▶ **Passage shown**:
○ ○ ○ ○ ○ ○ ○
In a tiered storage, when we rename a file/directory from one storage to another different one, we have to move the blocks of that file or all files under that directory to the right storage. This is not currently provided in HDFS.

Non-configurable Storage Type and Policy

Currently in HDFS both storage type and storage policy are predefined in source code. This makes it inconvenient to add implementations for new devices and policies. It is better to make them configurable.

No Optimization for Certain Storage Type

Currently there is no difference in the execution path for different storage types. As more and more high performance storage devices are adopted, the performance gap between storage types will become larger, and the optimization for certain types of storage will be needed.

Take writing certain numbers of data into HDFS as an example. If users want to minimize the total time to write, the optimal way for HDD may be using compression to save disk I/O, while for RAMDISK writing directly is more suitable as it eliminates the overheads of compression. This scenario requires configurations per storage type, but it is not supported in the current implementation.

Hardware

Disk Bandwidth Limitation

In the section 50GB Dataset in a Single Storage, the performance difference between four SSDs and eight SSDs is very small. The root cause is the total bandwidth available for the eight SSDs is limited by upper level hardware controllers. Figure 16 illustrates the motherboard design. The eight disk slots connect to two different SATA controllers (Ports 0:3 - SATA and Port 0:3 - sSATA). As highlighted in the red rectangle, the maximum bandwidth available for the two controller in the server is 2*6 Gbps = 1536 MB/s.

Figure 16. Hardware design of server motherboard

Maximum throughput for single disk is measured with FIO tool.

Read BW (MB/s)

Write BW (MB/s)

HDD

140

127

SSD

481

447

RAMDISK

>12059

>11194

Table 14. Maximum throughput of storage medias

Note: RAMDISK is memory essentially and it does not go through the same controller as SSDs and HDDs, so it does not have the 2*6Gbps limitation. Data of RAMDISK is listed in the table for convenience of comparison.
○ ○ ○ ○ ○ ○ ○
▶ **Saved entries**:
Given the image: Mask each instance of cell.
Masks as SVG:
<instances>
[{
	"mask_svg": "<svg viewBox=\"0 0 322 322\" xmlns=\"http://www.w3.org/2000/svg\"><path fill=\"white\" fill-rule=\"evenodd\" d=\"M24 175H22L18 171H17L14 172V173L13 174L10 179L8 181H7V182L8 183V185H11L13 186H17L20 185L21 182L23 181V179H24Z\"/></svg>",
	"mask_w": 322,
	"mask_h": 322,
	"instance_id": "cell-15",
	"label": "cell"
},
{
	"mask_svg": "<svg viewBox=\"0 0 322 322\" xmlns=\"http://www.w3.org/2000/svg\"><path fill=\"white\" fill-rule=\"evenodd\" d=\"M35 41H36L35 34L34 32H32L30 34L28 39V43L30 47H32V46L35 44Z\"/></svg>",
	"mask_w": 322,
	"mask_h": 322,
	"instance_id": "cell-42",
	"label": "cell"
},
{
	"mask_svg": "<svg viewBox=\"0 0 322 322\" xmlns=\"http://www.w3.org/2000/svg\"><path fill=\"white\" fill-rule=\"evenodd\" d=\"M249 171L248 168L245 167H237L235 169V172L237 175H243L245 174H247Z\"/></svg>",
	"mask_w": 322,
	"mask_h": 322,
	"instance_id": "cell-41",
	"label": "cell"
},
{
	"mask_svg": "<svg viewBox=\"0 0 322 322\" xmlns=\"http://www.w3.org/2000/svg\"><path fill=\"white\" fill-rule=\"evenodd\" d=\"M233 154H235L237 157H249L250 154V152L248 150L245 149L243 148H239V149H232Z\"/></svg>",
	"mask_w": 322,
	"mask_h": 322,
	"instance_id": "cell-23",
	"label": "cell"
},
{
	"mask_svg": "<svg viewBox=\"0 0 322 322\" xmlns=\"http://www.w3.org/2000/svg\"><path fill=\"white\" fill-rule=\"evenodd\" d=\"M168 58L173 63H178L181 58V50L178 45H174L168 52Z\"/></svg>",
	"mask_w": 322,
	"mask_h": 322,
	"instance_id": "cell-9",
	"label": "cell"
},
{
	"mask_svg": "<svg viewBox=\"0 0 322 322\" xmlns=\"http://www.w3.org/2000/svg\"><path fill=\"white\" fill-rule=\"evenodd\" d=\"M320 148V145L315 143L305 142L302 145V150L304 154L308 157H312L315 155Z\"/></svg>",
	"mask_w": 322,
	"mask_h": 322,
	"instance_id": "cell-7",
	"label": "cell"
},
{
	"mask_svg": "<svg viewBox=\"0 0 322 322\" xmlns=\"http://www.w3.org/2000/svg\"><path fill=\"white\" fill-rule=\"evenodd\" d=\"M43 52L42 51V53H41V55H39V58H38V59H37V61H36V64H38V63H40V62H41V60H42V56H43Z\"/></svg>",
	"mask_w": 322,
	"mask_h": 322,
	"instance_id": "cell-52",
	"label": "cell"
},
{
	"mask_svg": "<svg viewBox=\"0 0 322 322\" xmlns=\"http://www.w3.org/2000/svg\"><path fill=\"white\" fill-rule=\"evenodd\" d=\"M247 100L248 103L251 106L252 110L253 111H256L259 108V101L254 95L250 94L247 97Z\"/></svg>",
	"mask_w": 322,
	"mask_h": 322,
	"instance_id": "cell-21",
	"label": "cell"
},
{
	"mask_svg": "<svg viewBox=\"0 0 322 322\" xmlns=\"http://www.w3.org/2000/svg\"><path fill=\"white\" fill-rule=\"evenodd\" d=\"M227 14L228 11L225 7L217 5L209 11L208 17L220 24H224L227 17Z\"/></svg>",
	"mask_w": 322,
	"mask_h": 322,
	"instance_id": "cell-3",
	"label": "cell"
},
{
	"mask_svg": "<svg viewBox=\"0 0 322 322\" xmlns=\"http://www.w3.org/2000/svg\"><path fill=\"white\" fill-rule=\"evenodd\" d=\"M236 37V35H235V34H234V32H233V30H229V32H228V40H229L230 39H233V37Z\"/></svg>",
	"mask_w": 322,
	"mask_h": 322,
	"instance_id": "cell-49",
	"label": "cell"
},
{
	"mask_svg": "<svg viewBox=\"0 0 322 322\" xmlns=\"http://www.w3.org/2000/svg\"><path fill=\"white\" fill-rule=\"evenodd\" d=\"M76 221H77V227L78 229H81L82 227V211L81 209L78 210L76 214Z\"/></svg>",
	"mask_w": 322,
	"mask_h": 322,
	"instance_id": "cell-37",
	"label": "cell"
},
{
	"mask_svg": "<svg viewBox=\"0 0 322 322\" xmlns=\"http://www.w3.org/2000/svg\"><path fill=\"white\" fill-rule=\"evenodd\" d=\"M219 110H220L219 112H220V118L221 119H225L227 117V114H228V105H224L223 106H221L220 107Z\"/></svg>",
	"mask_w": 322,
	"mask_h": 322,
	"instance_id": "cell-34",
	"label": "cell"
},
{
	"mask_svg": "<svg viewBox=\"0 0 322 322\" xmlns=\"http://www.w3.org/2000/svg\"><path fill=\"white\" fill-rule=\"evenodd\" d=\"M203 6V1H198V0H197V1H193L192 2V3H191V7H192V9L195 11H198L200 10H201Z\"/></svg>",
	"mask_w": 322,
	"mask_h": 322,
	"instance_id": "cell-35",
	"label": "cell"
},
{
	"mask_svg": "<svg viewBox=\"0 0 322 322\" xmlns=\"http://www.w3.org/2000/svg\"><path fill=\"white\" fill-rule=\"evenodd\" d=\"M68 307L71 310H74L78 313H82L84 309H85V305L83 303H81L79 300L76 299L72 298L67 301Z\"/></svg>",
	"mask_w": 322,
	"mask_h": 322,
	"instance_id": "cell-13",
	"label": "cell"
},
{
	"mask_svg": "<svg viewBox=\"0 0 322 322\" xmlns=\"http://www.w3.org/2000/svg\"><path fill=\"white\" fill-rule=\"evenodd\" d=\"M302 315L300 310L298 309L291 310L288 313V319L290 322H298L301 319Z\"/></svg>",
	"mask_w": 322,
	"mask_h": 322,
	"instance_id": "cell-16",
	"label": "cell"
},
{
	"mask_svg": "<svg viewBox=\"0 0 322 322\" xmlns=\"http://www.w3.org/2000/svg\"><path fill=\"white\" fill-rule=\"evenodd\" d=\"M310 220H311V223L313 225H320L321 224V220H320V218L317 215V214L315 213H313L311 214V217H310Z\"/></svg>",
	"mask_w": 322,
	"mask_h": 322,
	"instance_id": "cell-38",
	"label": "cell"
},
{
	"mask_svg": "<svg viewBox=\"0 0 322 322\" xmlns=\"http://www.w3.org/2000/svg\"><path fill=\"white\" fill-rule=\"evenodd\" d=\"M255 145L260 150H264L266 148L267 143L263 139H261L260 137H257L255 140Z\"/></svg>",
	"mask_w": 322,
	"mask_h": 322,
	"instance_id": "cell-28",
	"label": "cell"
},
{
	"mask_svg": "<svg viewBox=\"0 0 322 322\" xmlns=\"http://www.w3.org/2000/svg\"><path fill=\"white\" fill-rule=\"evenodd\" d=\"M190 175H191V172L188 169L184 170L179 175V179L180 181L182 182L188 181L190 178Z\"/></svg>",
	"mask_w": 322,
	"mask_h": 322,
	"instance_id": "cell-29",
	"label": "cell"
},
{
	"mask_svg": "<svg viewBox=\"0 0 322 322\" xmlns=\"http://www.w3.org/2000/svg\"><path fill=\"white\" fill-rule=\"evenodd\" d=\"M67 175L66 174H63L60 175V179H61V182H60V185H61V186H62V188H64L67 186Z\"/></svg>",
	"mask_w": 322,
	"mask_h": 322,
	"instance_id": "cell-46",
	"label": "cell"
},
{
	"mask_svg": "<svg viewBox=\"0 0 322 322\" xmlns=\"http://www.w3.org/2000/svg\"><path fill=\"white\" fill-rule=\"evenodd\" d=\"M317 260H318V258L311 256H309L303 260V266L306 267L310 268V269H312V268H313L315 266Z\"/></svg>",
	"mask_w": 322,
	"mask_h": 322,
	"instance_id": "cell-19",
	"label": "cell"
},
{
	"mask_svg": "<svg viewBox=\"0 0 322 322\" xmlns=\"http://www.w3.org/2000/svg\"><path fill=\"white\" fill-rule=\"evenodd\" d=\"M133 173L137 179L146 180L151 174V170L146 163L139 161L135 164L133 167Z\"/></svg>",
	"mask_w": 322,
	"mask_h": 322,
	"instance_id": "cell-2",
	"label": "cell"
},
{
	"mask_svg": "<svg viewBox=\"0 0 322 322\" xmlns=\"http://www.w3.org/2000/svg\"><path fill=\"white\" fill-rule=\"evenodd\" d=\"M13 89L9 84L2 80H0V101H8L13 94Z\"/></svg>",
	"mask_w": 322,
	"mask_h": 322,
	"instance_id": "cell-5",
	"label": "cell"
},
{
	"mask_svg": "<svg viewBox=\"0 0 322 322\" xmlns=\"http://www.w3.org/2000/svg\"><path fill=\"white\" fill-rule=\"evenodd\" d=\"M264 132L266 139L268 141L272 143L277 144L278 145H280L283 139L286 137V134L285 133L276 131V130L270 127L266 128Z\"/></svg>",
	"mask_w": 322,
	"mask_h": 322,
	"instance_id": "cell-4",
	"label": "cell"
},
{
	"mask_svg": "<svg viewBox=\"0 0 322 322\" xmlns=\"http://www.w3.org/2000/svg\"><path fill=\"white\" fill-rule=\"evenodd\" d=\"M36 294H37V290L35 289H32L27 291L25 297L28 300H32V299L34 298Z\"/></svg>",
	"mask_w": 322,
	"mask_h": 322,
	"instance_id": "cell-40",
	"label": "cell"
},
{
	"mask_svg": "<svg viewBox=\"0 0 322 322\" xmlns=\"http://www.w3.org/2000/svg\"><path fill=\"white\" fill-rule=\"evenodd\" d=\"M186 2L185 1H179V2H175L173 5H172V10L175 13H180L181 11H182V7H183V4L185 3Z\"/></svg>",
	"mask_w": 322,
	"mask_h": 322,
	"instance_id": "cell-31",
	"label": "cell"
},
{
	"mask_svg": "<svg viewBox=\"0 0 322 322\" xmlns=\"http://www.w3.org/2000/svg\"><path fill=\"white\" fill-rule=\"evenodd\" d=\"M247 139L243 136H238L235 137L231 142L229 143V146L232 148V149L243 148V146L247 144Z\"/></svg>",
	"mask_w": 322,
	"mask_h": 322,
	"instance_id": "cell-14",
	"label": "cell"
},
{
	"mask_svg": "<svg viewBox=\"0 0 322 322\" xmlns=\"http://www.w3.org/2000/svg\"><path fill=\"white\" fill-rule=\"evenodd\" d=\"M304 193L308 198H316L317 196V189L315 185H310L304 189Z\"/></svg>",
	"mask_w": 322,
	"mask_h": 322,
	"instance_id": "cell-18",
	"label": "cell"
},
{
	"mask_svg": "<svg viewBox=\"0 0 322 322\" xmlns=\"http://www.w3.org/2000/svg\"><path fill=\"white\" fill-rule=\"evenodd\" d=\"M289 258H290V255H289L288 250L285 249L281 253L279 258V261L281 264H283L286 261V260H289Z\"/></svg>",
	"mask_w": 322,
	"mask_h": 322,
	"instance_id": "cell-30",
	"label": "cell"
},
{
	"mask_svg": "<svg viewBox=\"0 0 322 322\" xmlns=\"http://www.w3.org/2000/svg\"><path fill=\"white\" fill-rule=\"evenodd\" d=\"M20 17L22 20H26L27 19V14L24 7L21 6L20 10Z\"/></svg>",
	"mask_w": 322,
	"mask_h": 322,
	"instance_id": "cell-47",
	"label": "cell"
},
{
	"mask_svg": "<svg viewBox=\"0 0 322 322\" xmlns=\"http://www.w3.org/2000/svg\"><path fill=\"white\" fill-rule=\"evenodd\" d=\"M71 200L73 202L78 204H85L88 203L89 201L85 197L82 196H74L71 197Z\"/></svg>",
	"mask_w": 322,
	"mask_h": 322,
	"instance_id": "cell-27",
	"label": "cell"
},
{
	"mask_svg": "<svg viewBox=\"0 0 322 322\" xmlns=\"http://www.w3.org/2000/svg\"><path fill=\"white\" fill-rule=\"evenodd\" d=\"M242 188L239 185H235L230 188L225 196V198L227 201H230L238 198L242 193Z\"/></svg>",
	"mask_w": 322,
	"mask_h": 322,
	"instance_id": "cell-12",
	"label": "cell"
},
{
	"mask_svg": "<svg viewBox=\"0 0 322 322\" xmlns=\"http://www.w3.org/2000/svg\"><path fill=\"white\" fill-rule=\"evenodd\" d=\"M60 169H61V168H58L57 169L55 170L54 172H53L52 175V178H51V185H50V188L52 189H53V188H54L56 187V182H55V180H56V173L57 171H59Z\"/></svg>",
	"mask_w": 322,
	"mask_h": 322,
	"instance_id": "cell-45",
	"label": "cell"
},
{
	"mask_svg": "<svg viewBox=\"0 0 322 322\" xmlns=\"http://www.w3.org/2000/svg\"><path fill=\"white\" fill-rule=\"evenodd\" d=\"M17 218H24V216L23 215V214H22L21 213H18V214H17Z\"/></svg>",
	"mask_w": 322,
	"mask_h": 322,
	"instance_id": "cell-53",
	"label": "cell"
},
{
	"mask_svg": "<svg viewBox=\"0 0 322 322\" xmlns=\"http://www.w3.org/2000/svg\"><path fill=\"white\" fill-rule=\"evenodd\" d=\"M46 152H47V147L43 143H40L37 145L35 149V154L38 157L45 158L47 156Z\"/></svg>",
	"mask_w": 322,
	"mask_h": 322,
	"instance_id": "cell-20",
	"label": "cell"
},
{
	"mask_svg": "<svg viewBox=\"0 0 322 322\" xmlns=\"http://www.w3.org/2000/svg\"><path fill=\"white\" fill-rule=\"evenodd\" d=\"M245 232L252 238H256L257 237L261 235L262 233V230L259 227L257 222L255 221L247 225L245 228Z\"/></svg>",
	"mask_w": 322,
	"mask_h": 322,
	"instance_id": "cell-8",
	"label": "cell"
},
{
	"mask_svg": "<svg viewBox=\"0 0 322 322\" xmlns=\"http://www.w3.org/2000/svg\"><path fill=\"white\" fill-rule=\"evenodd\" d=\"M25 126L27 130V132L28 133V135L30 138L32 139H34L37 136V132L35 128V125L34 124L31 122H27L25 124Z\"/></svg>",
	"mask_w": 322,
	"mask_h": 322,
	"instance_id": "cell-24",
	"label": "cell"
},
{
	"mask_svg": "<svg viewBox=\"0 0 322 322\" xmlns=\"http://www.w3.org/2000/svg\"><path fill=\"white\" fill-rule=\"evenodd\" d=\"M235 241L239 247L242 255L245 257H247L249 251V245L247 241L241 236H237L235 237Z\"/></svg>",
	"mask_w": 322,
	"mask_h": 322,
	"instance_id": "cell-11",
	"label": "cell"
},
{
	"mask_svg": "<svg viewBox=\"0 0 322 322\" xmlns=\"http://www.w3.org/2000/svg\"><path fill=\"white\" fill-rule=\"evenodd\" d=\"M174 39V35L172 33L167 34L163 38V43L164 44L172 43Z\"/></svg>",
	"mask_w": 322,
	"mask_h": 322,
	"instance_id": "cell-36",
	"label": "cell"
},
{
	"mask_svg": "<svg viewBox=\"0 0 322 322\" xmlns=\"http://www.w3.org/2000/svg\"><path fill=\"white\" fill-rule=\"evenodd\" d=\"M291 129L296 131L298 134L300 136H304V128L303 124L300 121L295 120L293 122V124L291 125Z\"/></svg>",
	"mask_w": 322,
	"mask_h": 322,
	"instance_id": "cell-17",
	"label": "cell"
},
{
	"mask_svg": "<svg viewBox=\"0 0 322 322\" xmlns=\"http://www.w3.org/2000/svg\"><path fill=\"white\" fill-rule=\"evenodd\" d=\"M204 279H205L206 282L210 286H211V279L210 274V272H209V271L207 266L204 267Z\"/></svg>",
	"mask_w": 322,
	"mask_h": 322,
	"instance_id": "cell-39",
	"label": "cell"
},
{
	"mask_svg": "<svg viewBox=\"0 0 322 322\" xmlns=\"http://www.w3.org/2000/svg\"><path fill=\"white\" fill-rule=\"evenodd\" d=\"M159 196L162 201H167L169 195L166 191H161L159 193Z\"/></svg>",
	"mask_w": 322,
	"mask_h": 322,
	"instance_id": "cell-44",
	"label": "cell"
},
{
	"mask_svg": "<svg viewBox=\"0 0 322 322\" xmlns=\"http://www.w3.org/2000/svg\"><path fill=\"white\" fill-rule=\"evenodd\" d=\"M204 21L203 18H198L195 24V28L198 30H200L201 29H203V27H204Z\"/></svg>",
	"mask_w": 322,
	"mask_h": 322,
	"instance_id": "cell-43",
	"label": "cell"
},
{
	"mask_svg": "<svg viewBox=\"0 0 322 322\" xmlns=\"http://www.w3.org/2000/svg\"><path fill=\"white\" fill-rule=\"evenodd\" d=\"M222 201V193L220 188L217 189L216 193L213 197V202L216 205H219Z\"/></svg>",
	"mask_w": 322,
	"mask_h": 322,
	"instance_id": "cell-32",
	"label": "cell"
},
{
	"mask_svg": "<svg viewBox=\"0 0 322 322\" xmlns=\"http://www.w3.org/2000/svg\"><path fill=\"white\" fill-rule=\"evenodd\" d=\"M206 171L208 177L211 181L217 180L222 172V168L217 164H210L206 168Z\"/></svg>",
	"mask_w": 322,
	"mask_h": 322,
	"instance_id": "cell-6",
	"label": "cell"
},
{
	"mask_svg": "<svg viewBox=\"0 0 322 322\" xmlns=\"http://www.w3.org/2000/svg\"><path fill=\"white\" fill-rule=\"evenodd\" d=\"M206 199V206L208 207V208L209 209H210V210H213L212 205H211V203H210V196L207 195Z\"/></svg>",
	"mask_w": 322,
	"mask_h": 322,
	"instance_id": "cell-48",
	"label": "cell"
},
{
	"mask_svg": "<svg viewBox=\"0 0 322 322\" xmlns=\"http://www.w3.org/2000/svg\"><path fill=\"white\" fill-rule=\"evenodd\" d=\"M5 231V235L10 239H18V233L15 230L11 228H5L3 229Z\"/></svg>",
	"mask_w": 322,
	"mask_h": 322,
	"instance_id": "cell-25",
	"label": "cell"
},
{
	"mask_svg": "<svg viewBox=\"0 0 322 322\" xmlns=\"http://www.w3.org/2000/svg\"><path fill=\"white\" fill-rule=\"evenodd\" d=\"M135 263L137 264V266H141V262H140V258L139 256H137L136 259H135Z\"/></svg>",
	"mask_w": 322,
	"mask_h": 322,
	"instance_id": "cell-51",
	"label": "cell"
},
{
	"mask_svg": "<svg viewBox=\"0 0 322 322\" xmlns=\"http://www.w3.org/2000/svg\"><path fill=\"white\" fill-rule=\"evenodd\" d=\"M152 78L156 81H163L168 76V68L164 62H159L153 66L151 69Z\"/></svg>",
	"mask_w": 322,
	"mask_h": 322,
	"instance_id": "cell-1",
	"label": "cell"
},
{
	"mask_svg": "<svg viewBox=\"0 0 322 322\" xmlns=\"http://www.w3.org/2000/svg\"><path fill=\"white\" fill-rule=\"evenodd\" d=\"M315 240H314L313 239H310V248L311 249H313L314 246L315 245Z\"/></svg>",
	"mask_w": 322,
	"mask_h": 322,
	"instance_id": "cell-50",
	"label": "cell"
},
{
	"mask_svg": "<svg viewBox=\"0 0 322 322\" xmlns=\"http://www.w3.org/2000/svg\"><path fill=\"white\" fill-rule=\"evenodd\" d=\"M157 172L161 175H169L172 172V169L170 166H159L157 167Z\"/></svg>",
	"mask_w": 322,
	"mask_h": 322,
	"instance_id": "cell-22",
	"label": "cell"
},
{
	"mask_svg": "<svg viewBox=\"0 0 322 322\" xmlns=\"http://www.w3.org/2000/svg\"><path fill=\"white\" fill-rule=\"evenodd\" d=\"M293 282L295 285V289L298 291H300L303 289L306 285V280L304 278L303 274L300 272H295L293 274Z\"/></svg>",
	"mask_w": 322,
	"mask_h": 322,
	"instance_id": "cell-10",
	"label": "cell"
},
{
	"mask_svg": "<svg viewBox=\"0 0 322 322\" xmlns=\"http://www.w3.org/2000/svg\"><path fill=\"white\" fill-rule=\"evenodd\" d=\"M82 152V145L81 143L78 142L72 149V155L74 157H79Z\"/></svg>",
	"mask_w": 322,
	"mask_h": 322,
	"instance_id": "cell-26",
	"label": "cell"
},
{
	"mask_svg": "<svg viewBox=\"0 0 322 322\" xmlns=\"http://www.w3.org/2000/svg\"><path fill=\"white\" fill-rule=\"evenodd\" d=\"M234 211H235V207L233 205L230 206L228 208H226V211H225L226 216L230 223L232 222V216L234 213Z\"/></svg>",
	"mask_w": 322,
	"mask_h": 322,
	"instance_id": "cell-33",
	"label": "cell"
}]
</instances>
○ ○ ○ ○ ○ ○ ○
▶ **Task item A**: Copy everything in the HDFS storage passage from "Disk Bandwidth Limitation" down to "Write BW (MB/s)".
▶ **Task item B**: Carry on the HDFS storage passage from where it stops.

▶ **Answer A**:
Disk Bandwidth Limitation

In the section 50GB Dataset in a Single Storage, the performance difference between four SSDs and eight SSDs is very small. The root cause is the total bandwidth available for the eight SSDs is limited by upper level hardware controllers. Figure 16 illustrates the motherboard design. The eight disk slots connect to two different SATA controllers (Ports 0:3 - SATA and Port 0:3 - sSATA). As highlighted in the red rectangle, the maximum bandwidth available for the two controller in the server is 2*6 Gbps = 1536 MB/s.

Figure 16. Hardware design of server motherboard

Maximum throughput for single disk is measured with FIO tool.

Read BW (MB/s)

Write BW (MB/s)

▶ **Answer B**:
According to Table 14 the writing bandwidth of eight SSDs is 447 x 8 = 3576 MB/s. It exceeds the controllers’ 1536 MB/s physical limitation, thus only 1536 MB/s are available for all eight SSDs. HDD is not affected by this limitation as their total bandwidth (127 x 8 = 1016 MB/s) is below the limitation. This fact greatly impacts the performance of the storage system.

We suggest one of the following:

  • Enhance hardware by using more HBA cards to eliminate the limitation of the design issue.

  • Use SSD and HDD together with an appropriate ratio (for example four SSDs and four HDDs) to achieve a better balance between performance and cost.

Disk I/O Bandwidth and Latency Varies for Ports

As described in section Disk Bandwidth Limitation, four of the eight disks connect to Ports 0:3 - SATA and the rest of them connect to Port 0:3 - sSATA, the total bandwidth of the two controllers is 12Gbps. We find that the bandwidth is not evenly divided to the disk channels.

We do a test, each SSD (sda, sdb, sdc and sdd connect to Port 0:3 - sSATA, sde, sdf, sdg and sdh connect to Ports 0:3 - SATA) is written by an individual FIO process. It’s expected that eight disks are written at the same speed, but according to the output of IOSTAT the bandwidth 1536 MB/s is not evenly divided to two controllers and eight disk channels. As shown in Figure 17, the four SSDs connected to Ports 0:3 - SATA obtain more I/O bandwidth (213.5MB/s*4) than the others (107MB/s*4).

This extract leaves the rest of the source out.